■ Data supplied:

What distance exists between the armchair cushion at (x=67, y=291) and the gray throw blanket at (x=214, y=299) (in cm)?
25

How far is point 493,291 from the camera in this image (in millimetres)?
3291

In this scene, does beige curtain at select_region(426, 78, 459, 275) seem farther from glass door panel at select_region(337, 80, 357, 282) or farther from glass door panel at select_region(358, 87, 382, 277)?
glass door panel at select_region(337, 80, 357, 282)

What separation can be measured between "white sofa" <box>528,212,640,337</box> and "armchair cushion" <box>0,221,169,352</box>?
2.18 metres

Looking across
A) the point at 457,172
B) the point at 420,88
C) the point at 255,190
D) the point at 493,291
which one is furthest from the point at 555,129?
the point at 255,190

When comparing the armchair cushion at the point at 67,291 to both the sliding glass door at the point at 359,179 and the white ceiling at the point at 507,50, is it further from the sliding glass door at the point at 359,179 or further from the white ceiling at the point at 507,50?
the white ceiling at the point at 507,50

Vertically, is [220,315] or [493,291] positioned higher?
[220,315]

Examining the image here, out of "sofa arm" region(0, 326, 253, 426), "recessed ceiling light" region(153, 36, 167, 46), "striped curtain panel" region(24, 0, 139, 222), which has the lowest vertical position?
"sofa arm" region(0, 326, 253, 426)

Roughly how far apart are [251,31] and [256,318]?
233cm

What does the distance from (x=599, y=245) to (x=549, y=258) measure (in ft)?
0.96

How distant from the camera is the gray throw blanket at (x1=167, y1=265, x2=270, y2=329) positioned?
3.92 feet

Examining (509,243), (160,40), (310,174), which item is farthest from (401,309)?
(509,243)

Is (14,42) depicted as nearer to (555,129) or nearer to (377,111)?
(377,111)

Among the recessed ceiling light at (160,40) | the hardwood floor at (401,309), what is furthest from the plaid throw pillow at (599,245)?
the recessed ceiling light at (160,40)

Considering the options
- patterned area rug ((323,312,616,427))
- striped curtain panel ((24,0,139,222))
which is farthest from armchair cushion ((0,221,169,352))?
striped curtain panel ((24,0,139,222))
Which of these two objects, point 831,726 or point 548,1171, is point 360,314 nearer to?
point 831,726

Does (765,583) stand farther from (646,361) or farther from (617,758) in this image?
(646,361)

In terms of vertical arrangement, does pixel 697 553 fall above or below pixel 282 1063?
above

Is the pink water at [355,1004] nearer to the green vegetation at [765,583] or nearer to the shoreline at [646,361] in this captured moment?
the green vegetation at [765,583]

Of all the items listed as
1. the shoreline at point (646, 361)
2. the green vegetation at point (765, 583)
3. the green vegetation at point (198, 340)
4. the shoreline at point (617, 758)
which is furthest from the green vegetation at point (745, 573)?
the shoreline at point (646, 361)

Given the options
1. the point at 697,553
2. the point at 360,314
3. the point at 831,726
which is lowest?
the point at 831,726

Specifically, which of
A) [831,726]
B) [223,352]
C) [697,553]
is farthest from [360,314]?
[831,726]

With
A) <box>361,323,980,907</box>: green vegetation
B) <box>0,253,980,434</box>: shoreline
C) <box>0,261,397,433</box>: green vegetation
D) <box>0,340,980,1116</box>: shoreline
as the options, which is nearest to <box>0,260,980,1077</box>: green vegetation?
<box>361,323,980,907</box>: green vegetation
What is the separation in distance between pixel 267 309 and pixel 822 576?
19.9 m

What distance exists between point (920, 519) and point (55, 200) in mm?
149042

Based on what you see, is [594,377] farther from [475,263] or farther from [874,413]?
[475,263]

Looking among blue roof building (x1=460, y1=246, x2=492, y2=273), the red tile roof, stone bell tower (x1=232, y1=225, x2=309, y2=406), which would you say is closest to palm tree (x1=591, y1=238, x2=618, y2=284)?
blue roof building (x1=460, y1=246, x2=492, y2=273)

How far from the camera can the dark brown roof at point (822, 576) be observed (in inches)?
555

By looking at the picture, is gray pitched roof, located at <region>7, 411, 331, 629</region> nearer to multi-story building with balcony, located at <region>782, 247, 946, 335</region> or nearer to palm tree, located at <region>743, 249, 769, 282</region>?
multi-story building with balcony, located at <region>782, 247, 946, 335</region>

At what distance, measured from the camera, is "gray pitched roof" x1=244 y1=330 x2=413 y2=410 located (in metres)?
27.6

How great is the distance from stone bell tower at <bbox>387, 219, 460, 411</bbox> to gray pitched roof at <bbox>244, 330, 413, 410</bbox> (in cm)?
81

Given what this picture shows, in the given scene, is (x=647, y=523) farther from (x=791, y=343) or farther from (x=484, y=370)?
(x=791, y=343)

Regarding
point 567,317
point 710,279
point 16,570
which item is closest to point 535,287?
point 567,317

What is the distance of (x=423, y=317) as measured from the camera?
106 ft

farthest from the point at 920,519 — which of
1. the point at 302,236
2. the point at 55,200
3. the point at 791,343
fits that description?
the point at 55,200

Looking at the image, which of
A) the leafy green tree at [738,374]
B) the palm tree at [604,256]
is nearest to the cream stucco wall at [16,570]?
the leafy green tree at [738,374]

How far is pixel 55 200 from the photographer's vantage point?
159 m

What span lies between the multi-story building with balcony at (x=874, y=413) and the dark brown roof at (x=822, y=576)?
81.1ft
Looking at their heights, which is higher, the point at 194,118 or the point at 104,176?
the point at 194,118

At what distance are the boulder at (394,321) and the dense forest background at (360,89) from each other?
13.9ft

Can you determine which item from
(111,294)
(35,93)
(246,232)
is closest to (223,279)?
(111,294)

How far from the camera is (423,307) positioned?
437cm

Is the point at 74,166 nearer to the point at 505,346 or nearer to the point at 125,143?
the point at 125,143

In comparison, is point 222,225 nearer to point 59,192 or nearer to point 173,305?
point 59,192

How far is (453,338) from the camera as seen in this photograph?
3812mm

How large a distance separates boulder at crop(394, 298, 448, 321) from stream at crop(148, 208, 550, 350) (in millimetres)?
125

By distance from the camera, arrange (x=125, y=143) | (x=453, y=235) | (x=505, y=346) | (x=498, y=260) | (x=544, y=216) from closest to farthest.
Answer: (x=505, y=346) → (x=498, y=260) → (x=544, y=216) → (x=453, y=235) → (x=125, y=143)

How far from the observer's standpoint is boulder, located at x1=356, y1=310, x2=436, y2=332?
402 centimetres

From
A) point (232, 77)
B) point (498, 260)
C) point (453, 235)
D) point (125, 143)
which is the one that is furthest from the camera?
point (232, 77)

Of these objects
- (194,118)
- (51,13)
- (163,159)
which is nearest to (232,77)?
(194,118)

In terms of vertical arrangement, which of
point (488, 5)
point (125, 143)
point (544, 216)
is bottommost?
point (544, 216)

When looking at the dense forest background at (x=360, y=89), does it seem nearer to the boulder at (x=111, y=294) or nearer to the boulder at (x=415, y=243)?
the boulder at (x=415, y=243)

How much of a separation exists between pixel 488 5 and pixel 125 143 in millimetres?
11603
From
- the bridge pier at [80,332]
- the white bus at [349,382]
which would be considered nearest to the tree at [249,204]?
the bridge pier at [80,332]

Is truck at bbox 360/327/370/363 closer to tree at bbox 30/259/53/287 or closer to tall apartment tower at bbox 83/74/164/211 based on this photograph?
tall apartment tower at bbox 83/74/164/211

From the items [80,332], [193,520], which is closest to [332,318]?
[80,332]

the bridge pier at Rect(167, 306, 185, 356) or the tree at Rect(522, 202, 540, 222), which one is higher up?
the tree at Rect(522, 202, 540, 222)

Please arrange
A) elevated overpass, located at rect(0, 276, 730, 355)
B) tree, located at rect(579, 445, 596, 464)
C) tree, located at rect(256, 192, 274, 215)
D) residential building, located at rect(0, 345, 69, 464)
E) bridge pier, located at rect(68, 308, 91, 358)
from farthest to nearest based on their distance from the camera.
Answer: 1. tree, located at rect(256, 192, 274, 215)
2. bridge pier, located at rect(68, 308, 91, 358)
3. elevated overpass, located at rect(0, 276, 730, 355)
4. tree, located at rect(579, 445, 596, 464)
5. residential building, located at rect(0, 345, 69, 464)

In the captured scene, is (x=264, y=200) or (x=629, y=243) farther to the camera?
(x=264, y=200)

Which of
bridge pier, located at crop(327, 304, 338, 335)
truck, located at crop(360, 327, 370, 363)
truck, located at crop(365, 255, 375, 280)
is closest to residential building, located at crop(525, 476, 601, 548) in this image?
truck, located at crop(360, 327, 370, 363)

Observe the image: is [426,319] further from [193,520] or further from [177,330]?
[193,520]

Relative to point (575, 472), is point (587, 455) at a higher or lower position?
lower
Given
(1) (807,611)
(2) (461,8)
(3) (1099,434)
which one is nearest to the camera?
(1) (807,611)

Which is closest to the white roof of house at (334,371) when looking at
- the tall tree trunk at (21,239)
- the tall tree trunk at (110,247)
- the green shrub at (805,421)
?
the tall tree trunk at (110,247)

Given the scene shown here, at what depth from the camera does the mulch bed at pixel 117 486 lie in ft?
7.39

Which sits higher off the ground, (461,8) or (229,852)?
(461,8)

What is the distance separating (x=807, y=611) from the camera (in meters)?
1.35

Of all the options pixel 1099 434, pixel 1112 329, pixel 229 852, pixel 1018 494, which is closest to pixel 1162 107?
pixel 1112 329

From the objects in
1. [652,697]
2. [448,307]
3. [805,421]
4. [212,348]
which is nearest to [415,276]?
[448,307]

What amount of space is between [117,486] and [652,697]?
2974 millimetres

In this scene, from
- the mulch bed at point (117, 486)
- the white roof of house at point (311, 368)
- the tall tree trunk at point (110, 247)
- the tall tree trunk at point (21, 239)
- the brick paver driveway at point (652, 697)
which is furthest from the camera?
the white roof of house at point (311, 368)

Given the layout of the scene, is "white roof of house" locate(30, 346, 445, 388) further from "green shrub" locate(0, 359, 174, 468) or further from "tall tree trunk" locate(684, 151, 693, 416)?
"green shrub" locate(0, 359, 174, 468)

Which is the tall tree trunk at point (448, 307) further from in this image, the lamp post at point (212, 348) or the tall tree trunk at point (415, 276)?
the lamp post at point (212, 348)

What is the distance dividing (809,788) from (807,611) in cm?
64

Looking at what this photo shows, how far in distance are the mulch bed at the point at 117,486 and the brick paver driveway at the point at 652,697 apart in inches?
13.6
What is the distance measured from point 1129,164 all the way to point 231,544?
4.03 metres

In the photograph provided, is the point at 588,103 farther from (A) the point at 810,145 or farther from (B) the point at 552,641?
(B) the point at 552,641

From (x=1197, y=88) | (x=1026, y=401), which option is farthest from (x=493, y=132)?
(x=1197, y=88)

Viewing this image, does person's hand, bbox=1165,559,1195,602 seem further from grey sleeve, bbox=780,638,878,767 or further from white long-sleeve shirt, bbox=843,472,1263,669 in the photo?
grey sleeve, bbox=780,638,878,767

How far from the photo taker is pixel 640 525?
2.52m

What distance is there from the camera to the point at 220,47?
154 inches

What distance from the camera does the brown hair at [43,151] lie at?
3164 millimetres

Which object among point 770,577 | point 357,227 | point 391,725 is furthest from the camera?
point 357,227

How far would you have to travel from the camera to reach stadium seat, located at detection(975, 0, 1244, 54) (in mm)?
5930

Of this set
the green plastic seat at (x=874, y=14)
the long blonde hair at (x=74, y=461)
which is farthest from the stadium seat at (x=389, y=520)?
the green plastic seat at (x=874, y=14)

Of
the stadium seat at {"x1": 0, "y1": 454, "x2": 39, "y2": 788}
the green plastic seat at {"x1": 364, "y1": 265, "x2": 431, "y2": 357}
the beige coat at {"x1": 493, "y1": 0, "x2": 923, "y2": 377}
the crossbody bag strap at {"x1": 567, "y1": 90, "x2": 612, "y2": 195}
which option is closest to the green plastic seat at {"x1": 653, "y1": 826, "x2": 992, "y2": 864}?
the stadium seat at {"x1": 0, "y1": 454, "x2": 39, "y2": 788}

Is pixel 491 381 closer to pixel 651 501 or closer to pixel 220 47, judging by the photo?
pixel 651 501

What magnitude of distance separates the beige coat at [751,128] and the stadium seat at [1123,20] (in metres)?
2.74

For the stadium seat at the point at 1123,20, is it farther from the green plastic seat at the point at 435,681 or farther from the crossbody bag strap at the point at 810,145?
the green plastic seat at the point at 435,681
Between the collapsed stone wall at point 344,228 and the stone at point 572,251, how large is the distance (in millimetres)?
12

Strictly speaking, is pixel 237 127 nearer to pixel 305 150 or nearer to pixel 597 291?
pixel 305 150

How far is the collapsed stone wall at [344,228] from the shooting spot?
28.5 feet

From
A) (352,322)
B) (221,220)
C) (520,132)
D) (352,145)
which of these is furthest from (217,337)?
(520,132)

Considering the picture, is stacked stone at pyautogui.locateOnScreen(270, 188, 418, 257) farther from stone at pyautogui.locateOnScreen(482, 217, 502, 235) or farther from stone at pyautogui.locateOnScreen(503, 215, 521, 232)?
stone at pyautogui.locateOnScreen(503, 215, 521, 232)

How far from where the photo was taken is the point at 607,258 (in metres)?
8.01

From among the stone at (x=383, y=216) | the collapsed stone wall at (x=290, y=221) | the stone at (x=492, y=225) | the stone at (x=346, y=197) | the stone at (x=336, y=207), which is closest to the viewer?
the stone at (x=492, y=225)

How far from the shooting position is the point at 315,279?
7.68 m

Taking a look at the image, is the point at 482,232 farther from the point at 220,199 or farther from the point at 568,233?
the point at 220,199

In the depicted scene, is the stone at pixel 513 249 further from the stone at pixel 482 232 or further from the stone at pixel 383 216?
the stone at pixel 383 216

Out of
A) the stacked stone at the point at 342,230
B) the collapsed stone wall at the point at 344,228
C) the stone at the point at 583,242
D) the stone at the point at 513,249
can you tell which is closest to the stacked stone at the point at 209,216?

■ The problem: Write the lines out verbatim, from the one with "Is pixel 491" through the last line of the entries, and stop there.

■ Complete response:
Is pixel 491 381 closer to pixel 651 501 or closer to pixel 220 47, judging by the photo?
pixel 651 501

What magnitude of distance separates the beige coat at [751,128] and the stadium seat at [1123,20] (in metres)?
2.74

For the stadium seat at the point at 1123,20, is it farther from the green plastic seat at the point at 435,681 or farther from the crossbody bag strap at the point at 810,145?
the green plastic seat at the point at 435,681
Between the collapsed stone wall at point 344,228 and the stone at point 572,251, how large is the distance (in millimetres)?
12

Strictly speaking, is pixel 237 127 nearer to pixel 305 150 or nearer to pixel 597 291?
pixel 305 150

How far is the collapsed stone wall at [344,228] from the shooting spot?
28.5 feet

From
A) (352,322)
B) (221,220)
C) (520,132)
D) (352,145)
which of these is furthest from (217,337)?
(520,132)

Considering the picture, is stacked stone at pyautogui.locateOnScreen(270, 188, 418, 257) farther from stone at pyautogui.locateOnScreen(482, 217, 502, 235) or farther from stone at pyautogui.locateOnScreen(503, 215, 521, 232)?
stone at pyautogui.locateOnScreen(503, 215, 521, 232)

How far from where the photo was taken is the point at 607,258 (in metres)?
8.01

From among the stone at (x=383, y=216) | the collapsed stone wall at (x=290, y=221) | the stone at (x=492, y=225) | the stone at (x=346, y=197) | the stone at (x=336, y=207), which is closest to the viewer?
the stone at (x=492, y=225)

How far from the shooting position is the point at 315,279?
7.68 m

Taking a look at the image, is the point at 482,232 farther from the point at 220,199 or farther from the point at 568,233?
the point at 220,199

In the depicted scene, is the stone at pixel 513 249 further from the stone at pixel 482 232 or further from the stone at pixel 383 216?
the stone at pixel 383 216

Out of
A) the stacked stone at the point at 342,230
B) the collapsed stone wall at the point at 344,228
C) the stone at the point at 583,242
D) the stone at the point at 513,249
can you tell which is closest to the stacked stone at the point at 209,216?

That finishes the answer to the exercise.